*** Begin section ***

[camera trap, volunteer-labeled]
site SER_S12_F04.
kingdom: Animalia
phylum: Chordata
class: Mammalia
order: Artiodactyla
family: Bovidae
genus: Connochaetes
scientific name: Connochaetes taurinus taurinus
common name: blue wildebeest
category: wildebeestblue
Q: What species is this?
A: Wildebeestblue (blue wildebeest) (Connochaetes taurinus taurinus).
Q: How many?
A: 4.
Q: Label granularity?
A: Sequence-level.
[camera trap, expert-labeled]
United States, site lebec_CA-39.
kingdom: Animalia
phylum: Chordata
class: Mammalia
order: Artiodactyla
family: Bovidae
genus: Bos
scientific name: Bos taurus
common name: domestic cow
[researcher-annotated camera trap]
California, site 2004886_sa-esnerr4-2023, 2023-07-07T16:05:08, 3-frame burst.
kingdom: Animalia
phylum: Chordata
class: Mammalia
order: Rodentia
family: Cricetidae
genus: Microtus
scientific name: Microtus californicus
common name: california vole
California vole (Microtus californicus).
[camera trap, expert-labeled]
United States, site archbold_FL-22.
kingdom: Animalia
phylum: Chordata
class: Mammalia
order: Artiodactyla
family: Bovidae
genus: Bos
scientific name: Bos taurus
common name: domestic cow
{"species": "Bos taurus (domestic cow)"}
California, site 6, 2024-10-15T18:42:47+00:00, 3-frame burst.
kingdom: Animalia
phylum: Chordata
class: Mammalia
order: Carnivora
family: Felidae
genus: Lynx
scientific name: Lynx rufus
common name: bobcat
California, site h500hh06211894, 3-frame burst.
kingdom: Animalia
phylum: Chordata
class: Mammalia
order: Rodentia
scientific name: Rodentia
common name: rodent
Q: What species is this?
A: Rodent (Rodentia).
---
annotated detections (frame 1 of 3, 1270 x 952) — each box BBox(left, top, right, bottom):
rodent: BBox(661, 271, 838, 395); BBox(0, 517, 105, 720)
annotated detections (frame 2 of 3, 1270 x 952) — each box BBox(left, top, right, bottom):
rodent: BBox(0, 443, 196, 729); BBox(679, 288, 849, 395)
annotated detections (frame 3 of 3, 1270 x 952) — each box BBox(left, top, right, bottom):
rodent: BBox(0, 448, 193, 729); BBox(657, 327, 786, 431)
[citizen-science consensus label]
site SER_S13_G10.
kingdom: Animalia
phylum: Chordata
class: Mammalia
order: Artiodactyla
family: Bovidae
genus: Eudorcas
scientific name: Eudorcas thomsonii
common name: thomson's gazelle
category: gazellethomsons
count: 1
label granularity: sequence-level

*** End section ***

**Problem details**. Would you give the material above again, complete and exact?

**Solved problem**.
[camera trap, volunteer-labeled]
site SER_S12_F04.
kingdom: Animalia
phylum: Chordata
class: Mammalia
order: Artiodactyla
family: Bovidae
genus: Connochaetes
scientific name: Connochaetes taurinus taurinus
common name: blue wildebeest
category: wildebeestblue
Q: What species is this?
A: Wildebeestblue (blue wildebeest) (Connochaetes taurinus taurinus).
Q: How many?
A: 4.
Q: Label granularity?
A: Sequence-level.
[camera trap, expert-labeled]
United States, site lebec_CA-39.
kingdom: Animalia
phylum: Chordata
class: Mammalia
order: Artiodactyla
family: Bovidae
genus: Bos
scientific name: Bos taurus
common name: domestic cow
[researcher-annotated camera trap]
California, site 2004886_sa-esnerr4-2023, 2023-07-07T16:05:08, 3-frame burst.
kingdom: Animalia
phylum: Chordata
class: Mammalia
order: Rodentia
family: Cricetidae
genus: Microtus
scientific name: Microtus californicus
common name: california vole
California vole (Microtus californicus).
[camera trap, expert-labeled]
United States, site archbold_FL-22.
kingdom: Animalia
phylum: Chordata
class: Mammalia
order: Artiodactyla
family: Bovidae
genus: Bos
scientific name: Bos taurus
common name: domestic cow
{"species": "Bos taurus (domestic cow)"}
California, site 6, 2024-10-15T18:42:47+00:00, 3-frame burst.
kingdom: Animalia
phylum: Chordata
class: Mammalia
order: Carnivora
family: Felidae
genus: Lynx
scientific name: Lynx rufus
common name: bobcat
California, site h500hh06211894, 3-frame burst.
kingdom: Animalia
phylum: Chordata
class: Mammalia
order: Rodentia
scientific name: Rodentia
common name: rodent
Q: What species is this?
A: Rodent (Rodentia).
---
annotated detections (frame 1 of 3, 1270 x 952) — each box BBox(left, top, right, bottom):
rodent: BBox(661, 271, 838, 395); BBox(0, 517, 105, 720)
annotated detections (frame 2 of 3, 1270 x 952) — each box BBox(left, top, right, bottom):
rodent: BBox(0, 443, 196, 729); BBox(679, 288, 849, 395)
annotated detections (frame 3 of 3, 1270 x 952) — each box BBox(left, top, right, bottom):
rodent: BBox(0, 448, 193, 729); BBox(657, 327, 786, 431)
[citizen-science consensus label]
site SER_S13_G10.
kingdom: Animalia
phylum: Chordata
class: Mammalia
order: Artiodactyla
family: Bovidae
genus: Eudorcas
scientific name: Eudorcas thomsonii
common name: thomson's gazelle
category: gazellethomsons
count: 1
label granularity: sequence-level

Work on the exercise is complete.